DOCUMENT PASSAGE:
Segment Open

Patch "drm/xe: Fix tlb invalidation when wedging" has been added to the 6.12-stable tree

[Date Prev][Date Next][Thread Prev][Thread Next][Date Index][Thread Index]

 



This is a note to let you know that I've just added the patch titled

    drm/xe: Fix tlb invalidation when wedging

to the 6.12-stable tree which can be found at:
    http://www.kernel.org/git/?p=linux/kernel/git/stable/stable-queue.git;a=summary

The filename of the patch is:
     drm-xe-fix-tlb-invalidation-when-wedging.patch
and it can be found in the queue-6.12 subdirectory.

If you, or anyone else, feels it should not be added to the stable tree,
please let <stable@xxxxxxxxxxxxxxx> know about it.

Segment Closed

AVAILABLE DATA:
Segment Open

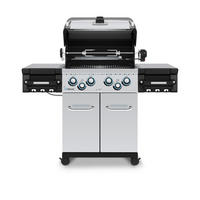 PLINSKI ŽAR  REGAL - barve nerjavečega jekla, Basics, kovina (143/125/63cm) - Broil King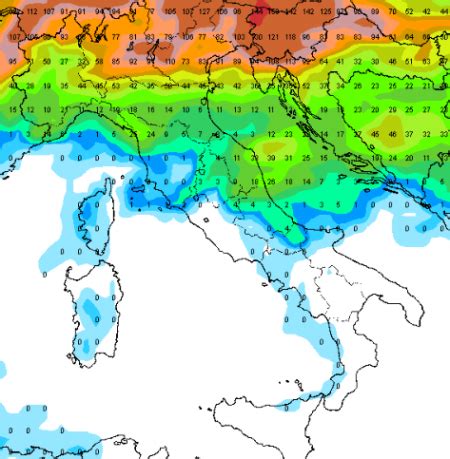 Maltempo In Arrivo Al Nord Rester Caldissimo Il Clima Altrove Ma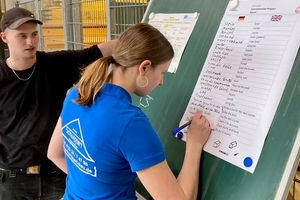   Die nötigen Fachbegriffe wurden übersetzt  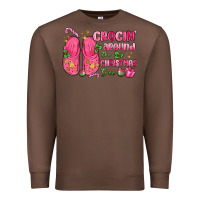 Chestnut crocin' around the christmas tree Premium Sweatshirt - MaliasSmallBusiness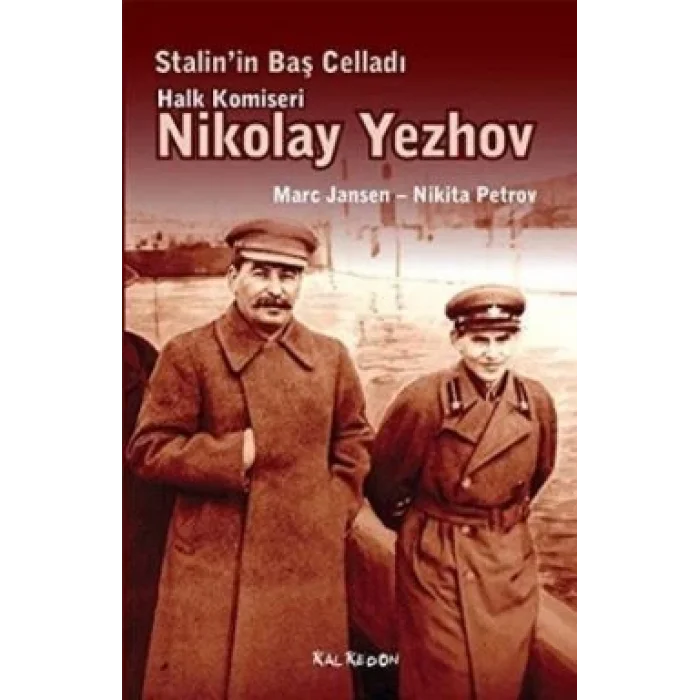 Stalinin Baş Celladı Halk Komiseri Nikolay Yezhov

Segment Closed
Segment Open

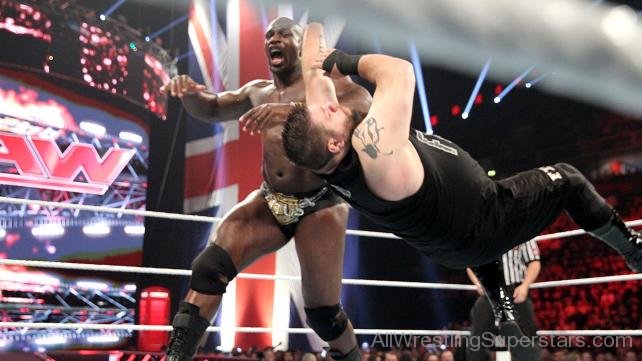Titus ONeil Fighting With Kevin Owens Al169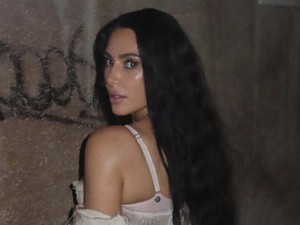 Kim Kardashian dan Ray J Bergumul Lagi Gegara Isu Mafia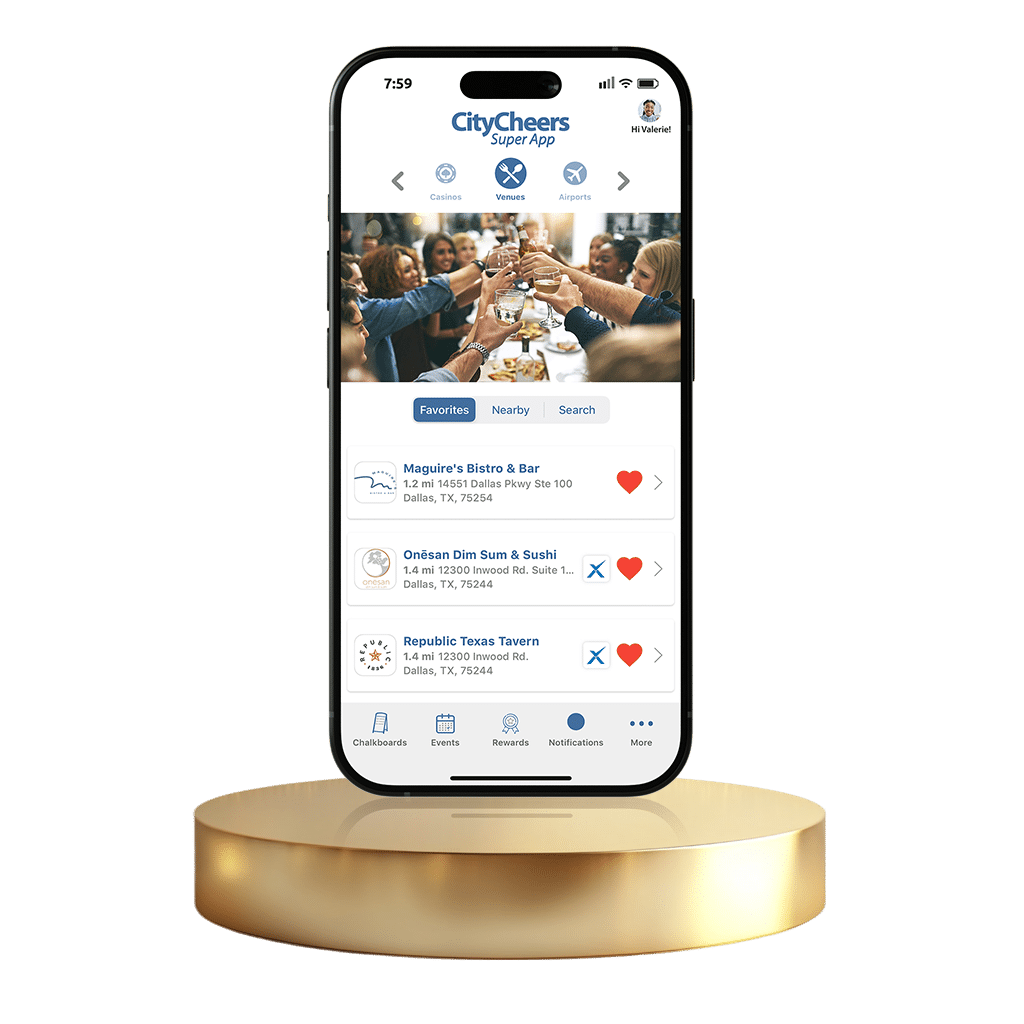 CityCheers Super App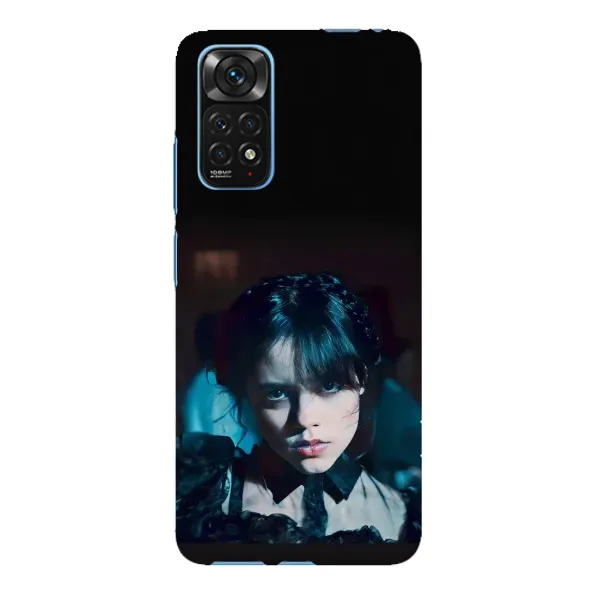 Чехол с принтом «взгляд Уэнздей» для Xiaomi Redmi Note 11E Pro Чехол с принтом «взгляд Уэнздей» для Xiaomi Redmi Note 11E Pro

Segment Closed
Segment Open

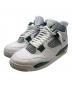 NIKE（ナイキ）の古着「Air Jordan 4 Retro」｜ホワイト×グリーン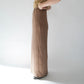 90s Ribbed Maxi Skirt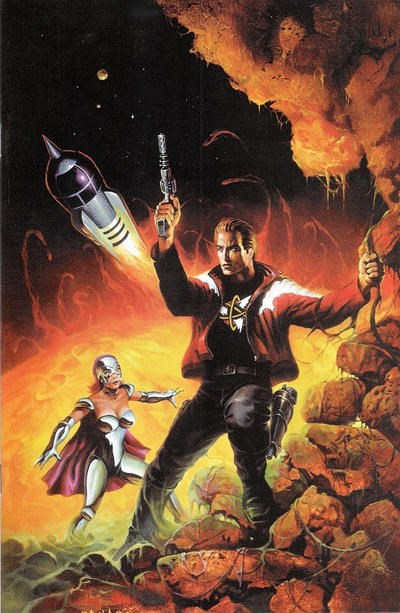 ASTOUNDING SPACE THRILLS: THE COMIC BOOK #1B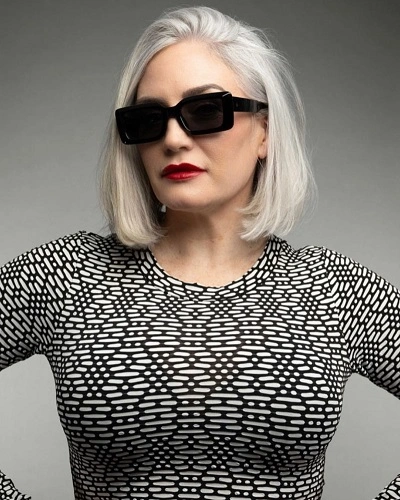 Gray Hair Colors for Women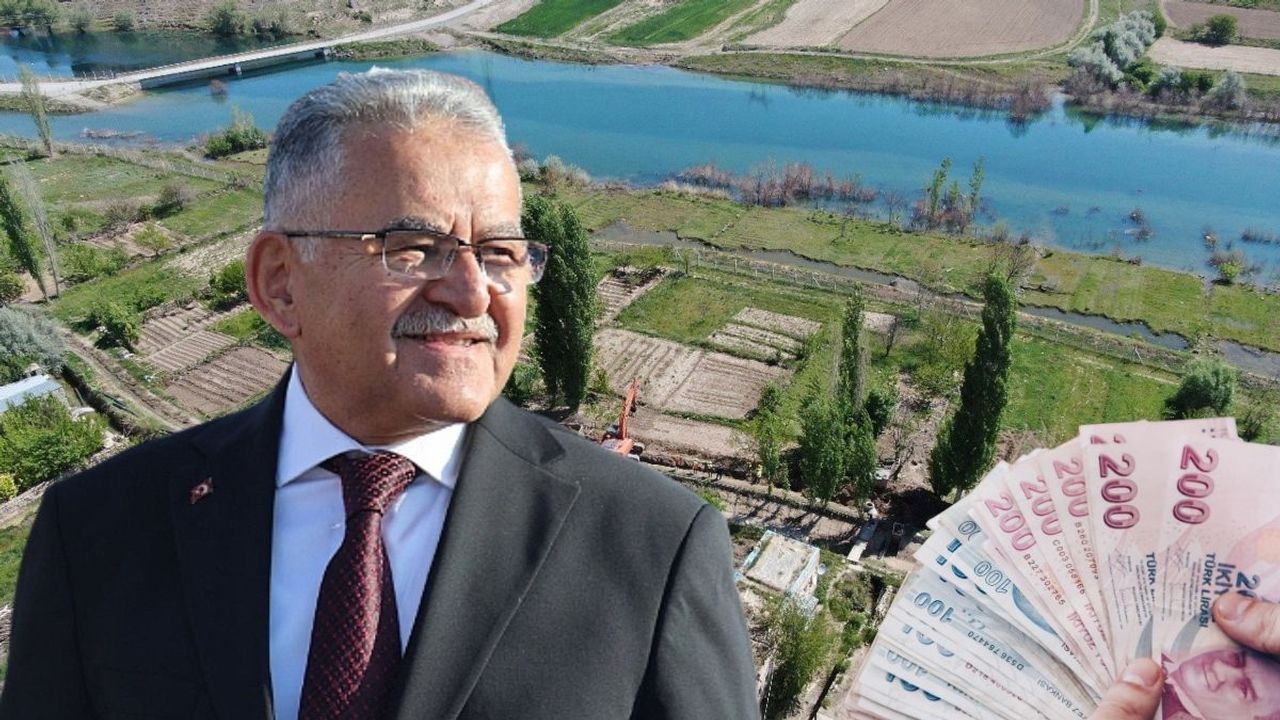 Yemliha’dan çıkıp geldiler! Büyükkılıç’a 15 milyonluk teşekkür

Segment Closed

WORK ITEM A:
Answer these questions about the stable-tree notice:
(i) Which stable tree was the patch added to?
(ii) What is the filename of the patch?
(iii) In which subdirectory can the patch be found?
WORK ITEM B: Transcribe the stable-tree notice from "This is a note" up to and including "know about it.".
WORK ITEM C: Go on with the stable-tree notice, starting after its final sentence.

EXERCISE OUTPUT A:
(i) The 6.12-stable tree.
(ii) drm-xe-fix-tlb-invalidation-when-wedging.patch
(iii) The queue-6.12 subdirectory.

EXERCISE OUTPUT B:
This is a note to let you know that I've just added the patch titled

    drm/xe: Fix tlb invalidation when wedging

to the 6.12-stable tree which can be found at:
    http://www.kernel.org/git/?p=linux/kernel/git/stable/stable-queue.git;a=summary

The filename of the patch is:
     drm-xe-fix-tlb-invalidation-when-wedging.patch
and it can be found in the queue-6.12 subdirectory.

If you, or anyone else, feels it should not be added to the stable tree,
please let <stable@xxxxxxxxxxxxxxx> know about it.

EXERCISE OUTPUT C:
commit 2c296f5738164935a16c5839ed2b6ff72cd335ec
Author: Lucas De Marchi <lucas.demarchi@xxxxxxxxx>
Date:   Thu Jan 2 16:11:10 2025 -0800

    drm/xe: Fix tlb invalidation when wedging
    
    [ Upstream commit 9ab4981552930a9c45682d62424ba610edc3992d ]
    
    If GuC fails to load, the driver wedges, but in the process it tries to
    do stuff that may not be initialized yet. This moves the
    xe_gt_tlb_invalidation_init() to be done earlier: as its own doc says,
    it's a software-only initialization and should had been named with the
    _early() suffix.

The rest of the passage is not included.